With regards to the craft trend, a want from consumers for a simplified supply chain and a more local link to heritage, which has stemmed from radically increased access to information digitally, Johnnie Walker has an answer, despite its Diageo ownership.

Law says it answered this with its Blender's Batch programme in which it invited two young influencers in to work with its master blender to create small batch products for people to buy.

“Two years ago, we launched a product called Blender's Batch, with a white label, very craft in simple carton boxes, not sophisticated but quality. Not only did we do that but the people who created the whiskey were mentored by our master blender, who has 40-50 years of experience. The people who created it was Amy Gibson and Emma Walker. The story was Emma went to New York to find the best Manhattan and she created the whiskey such that it can become the best Manhattan,” he explains.

Law says that on a more ongoing basis, highlighting the individuals behind the process will help to form a continuous excuse for it to play in the craft space. “We are looking at core products, as part of innovation and the building blocks of us constantly evolving and creating opportunities for the future. We are riding on craft trend but showing that we want to engage and also that we are not a big corporate organisation that churns out whiskey. We are truly craft and the people behind it, we are exposing them much more in our communications.”

Another route to relevance for the brand has been digitalising its experience, but Law admits that this has created opportunity in more traditional spaces too, surprising the brand along the way. Over two years ago, the brand announced a trial of connected bottles.

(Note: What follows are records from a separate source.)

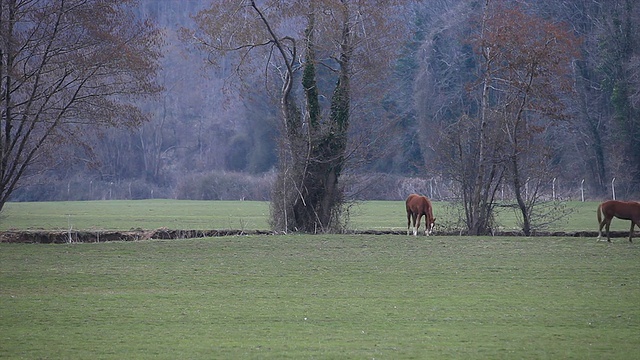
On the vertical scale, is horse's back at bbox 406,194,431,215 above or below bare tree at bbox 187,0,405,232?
below

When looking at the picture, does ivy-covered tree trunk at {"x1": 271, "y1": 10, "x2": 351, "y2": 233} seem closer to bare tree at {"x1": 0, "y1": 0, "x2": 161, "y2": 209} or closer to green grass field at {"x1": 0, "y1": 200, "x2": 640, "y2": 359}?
green grass field at {"x1": 0, "y1": 200, "x2": 640, "y2": 359}

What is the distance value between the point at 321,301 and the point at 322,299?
0.75 ft

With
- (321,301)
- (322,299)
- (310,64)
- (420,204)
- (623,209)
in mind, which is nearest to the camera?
(321,301)

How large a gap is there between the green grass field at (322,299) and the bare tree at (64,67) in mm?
4061

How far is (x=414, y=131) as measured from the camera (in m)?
74.4

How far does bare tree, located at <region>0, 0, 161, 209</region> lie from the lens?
26297 mm

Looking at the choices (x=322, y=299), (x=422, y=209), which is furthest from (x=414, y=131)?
(x=322, y=299)

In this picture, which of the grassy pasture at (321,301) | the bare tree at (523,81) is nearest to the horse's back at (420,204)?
the bare tree at (523,81)

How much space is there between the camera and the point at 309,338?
12.2 m

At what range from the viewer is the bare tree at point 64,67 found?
26.3m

One higher end e-commerce experience that it’s launched is a gifting service, in which people can create personalised bottles to send to their loved ones. It sits in app form and has been designed to feel high end and seamless, leaving a decent experience for people at home. However, it has actually come into its own in store, says Law, where they’ve recognised that there is a space for personalisation too, as well as allowing digital transactions.

“If there was no e-commerce, we wouldn't have done this. We built this for the digital native but it is, more interestingly, more successful in bricks and mortar sites. Consumers want to look and play with how it will look on a bottle,” he says, adding that the service is now live in 60 markets around the world.